-------- RECORDS SHOWN --------
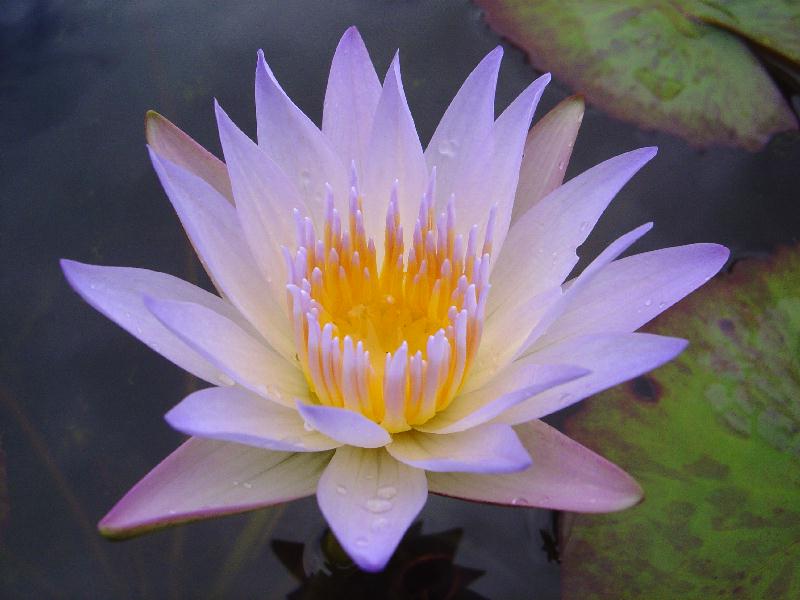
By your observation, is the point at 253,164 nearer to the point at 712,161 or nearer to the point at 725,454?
the point at 725,454

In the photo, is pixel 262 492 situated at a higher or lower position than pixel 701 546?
higher

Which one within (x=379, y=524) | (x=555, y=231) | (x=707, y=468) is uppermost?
(x=555, y=231)

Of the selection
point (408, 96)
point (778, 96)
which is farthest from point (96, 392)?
point (778, 96)

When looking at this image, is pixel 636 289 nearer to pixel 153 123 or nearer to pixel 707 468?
pixel 707 468

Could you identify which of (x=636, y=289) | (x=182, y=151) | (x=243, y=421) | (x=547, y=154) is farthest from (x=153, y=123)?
(x=636, y=289)

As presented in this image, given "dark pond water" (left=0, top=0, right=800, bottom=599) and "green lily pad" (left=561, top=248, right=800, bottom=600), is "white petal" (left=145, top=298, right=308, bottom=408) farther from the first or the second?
Answer: "green lily pad" (left=561, top=248, right=800, bottom=600)

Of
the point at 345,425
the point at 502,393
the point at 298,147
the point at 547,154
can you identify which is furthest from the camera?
the point at 547,154

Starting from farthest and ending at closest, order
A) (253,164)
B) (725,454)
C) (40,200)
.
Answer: (40,200), (725,454), (253,164)
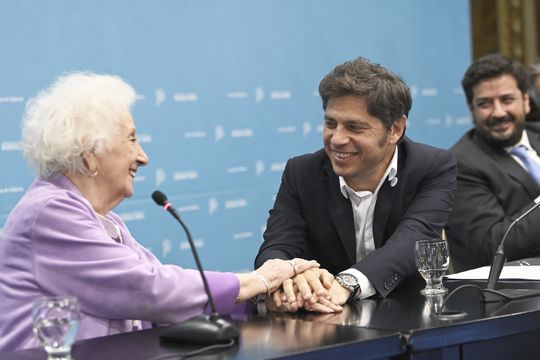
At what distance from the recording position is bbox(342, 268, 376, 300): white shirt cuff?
8.95 feet

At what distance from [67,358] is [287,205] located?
146 centimetres

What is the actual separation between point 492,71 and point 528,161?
1.50ft

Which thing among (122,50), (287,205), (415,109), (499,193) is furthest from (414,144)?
(415,109)

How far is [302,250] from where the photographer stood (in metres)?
Answer: 3.18

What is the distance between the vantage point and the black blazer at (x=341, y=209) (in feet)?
10.2

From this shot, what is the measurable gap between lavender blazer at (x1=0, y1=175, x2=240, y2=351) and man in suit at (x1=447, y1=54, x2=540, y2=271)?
Result: 2024 mm

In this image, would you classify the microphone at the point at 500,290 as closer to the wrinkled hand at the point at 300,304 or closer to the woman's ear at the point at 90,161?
the wrinkled hand at the point at 300,304

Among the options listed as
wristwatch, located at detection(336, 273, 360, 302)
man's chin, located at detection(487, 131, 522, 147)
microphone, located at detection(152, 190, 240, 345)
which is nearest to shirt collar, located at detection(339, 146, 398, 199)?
wristwatch, located at detection(336, 273, 360, 302)

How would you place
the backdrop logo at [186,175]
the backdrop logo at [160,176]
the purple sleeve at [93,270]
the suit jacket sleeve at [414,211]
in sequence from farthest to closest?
the backdrop logo at [186,175]
the backdrop logo at [160,176]
the suit jacket sleeve at [414,211]
the purple sleeve at [93,270]

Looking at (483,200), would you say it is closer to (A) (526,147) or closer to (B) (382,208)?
(A) (526,147)

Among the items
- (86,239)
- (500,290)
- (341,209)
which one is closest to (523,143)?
(341,209)

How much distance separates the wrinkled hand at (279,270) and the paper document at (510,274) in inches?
21.7

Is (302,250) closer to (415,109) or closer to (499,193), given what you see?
(499,193)

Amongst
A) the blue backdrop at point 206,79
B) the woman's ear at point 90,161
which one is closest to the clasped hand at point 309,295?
the woman's ear at point 90,161
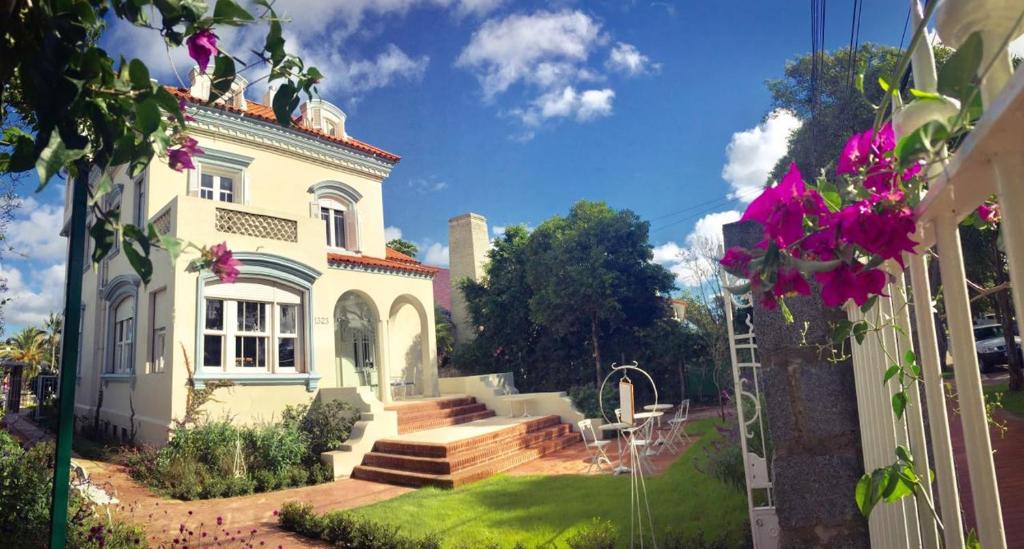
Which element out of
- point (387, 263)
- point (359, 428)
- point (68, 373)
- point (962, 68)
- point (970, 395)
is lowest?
point (359, 428)

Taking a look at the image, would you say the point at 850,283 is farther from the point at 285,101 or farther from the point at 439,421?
the point at 439,421

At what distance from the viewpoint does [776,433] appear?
10.3ft

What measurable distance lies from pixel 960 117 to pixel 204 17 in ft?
6.88

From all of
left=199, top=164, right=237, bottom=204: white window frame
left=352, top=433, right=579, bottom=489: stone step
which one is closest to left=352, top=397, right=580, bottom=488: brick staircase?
left=352, top=433, right=579, bottom=489: stone step

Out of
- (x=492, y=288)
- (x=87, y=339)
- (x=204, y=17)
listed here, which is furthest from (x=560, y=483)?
(x=87, y=339)

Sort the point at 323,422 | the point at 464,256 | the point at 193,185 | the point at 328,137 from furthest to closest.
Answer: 1. the point at 464,256
2. the point at 328,137
3. the point at 193,185
4. the point at 323,422

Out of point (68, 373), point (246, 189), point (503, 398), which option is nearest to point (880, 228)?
point (68, 373)

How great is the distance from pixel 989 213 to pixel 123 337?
55.1 feet

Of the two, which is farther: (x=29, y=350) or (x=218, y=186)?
(x=29, y=350)

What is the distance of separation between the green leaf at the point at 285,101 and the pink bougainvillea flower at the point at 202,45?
0.92 feet

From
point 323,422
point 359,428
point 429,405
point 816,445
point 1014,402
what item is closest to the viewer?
point 816,445

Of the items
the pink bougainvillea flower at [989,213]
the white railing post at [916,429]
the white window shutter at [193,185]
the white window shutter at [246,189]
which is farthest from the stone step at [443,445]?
the pink bougainvillea flower at [989,213]

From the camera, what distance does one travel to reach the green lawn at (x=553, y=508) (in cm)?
588

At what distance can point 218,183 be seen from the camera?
14.3m
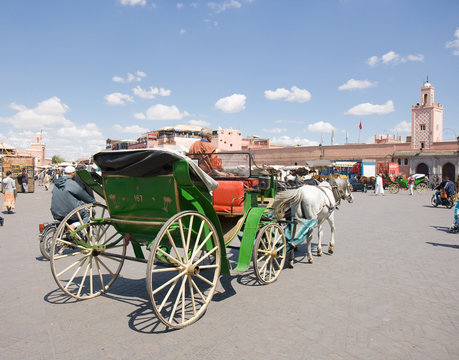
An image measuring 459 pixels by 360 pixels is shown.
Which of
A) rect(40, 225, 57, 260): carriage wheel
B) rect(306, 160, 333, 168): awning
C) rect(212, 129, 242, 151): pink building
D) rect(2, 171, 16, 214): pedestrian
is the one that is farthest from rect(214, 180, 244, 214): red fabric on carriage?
rect(212, 129, 242, 151): pink building

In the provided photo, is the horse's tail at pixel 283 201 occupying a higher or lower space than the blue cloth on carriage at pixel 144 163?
lower

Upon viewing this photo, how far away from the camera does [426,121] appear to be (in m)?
49.5

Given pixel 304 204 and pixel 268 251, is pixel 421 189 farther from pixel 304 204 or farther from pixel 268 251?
pixel 268 251

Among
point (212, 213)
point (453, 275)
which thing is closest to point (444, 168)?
point (453, 275)

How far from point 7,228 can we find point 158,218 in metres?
9.06

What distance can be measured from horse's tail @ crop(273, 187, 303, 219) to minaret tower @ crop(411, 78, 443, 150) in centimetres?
4738

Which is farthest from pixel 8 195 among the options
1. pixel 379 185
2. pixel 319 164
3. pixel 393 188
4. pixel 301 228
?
pixel 393 188

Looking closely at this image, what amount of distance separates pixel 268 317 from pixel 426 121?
175 feet

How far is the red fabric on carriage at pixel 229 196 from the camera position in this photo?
5164 mm

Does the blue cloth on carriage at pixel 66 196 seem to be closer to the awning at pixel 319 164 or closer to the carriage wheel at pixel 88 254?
the carriage wheel at pixel 88 254

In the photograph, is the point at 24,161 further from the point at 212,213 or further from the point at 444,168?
the point at 444,168

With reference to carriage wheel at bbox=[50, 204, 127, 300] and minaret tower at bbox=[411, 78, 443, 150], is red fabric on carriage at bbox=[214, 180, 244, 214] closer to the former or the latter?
carriage wheel at bbox=[50, 204, 127, 300]

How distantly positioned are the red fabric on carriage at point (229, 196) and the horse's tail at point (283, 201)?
1345 millimetres

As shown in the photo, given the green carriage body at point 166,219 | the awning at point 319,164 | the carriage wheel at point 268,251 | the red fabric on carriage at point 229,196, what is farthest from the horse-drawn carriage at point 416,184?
the green carriage body at point 166,219
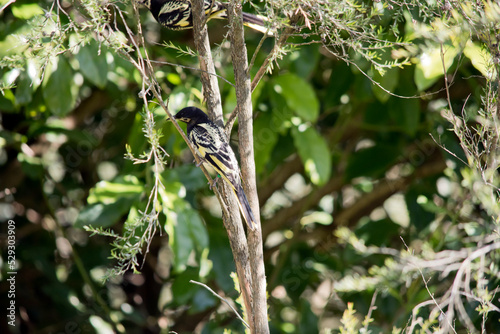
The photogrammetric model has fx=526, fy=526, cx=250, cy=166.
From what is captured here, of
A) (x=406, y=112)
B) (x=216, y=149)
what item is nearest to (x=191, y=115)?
(x=216, y=149)

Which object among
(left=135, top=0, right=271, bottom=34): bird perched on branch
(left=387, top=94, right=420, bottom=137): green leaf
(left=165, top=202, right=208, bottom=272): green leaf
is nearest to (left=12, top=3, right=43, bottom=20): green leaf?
(left=135, top=0, right=271, bottom=34): bird perched on branch

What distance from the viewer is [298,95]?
8.38 feet

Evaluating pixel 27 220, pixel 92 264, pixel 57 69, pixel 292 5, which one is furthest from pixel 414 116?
pixel 27 220

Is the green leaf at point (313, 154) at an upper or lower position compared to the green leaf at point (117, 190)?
lower

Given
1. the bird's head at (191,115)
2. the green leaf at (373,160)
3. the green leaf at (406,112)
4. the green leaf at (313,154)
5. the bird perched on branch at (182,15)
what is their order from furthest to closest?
the green leaf at (373,160), the green leaf at (406,112), the green leaf at (313,154), the bird's head at (191,115), the bird perched on branch at (182,15)

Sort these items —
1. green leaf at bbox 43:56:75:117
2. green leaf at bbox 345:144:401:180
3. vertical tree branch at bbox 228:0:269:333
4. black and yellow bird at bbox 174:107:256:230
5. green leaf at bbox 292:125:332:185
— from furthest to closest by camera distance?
green leaf at bbox 345:144:401:180 < green leaf at bbox 292:125:332:185 < green leaf at bbox 43:56:75:117 < black and yellow bird at bbox 174:107:256:230 < vertical tree branch at bbox 228:0:269:333

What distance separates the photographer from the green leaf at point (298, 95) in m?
Answer: 2.52

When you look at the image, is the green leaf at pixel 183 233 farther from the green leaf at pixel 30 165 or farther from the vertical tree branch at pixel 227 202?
the green leaf at pixel 30 165

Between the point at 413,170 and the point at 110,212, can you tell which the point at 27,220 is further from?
the point at 413,170

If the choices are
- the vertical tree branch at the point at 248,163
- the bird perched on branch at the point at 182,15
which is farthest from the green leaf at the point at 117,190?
the vertical tree branch at the point at 248,163

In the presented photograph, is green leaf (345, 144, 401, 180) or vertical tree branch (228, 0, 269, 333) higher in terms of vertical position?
vertical tree branch (228, 0, 269, 333)

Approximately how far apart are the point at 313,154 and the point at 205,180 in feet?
1.82

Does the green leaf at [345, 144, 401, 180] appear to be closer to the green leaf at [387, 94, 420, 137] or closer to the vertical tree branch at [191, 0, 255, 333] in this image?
the green leaf at [387, 94, 420, 137]

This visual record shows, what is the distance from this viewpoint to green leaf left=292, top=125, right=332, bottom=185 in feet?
--------
§ **AIM OF THE TASK**
Reproduce the records from their start through the line holding "Result: 2024 mm", inclusive, with every "blazer" changed to "jacket" and everything else kept the same. Omit the pictures.

§ **REPLY**
By your observation, is the point at 253,164 nearer to the point at 712,161 or nearer to the point at 725,454?
the point at 725,454

In the photo, is pixel 262 492 situated at a higher or lower position than pixel 701 546?
higher

Which one within (x=379, y=524) | (x=555, y=231) | (x=707, y=468) is uppermost?
(x=555, y=231)

Of the selection
point (408, 96)
point (778, 96)
which is farthest from point (96, 392)?
point (778, 96)

When looking at this image, is pixel 636 289 nearer to pixel 153 123 or nearer to pixel 707 468?
pixel 707 468

Could you identify which of (x=636, y=289) | (x=182, y=151) | (x=243, y=421) | (x=547, y=154) is farthest from (x=153, y=123)?
(x=636, y=289)

As presented in this image, given "dark pond water" (left=0, top=0, right=800, bottom=599) and "green lily pad" (left=561, top=248, right=800, bottom=600), is "white petal" (left=145, top=298, right=308, bottom=408) farther from the first or the second?
Answer: "green lily pad" (left=561, top=248, right=800, bottom=600)

Of
the point at 345,425
the point at 502,393
the point at 298,147
the point at 547,154
can you identify which is furthest from the camera?
the point at 547,154

Starting from farthest and ending at closest, order
A) (253,164)
B) (725,454)
C) (40,200)
.
Answer: (40,200), (725,454), (253,164)
At what distance from the recording position is bbox(342, 268, 376, 300): white shirt cuff?
8.95 feet

At what distance from [67,358] is [287,205] located?
146 centimetres

What is the actual separation between point 492,71 and point 528,161?
1.50ft

Which thing among (122,50), (287,205), (415,109), (499,193) is furthest from (414,144)?
(415,109)

How far is [302,250] from where the photographer stood (in metres)?
Answer: 3.18

What is the distance between the vantage point and the black jacket at (x=341, y=209) (in feet)?
10.2

From this shot, what is the measurable gap between lavender jacket at (x1=0, y1=175, x2=240, y2=351) and man in suit at (x1=447, y1=54, x2=540, y2=271)?
Result: 2024 mm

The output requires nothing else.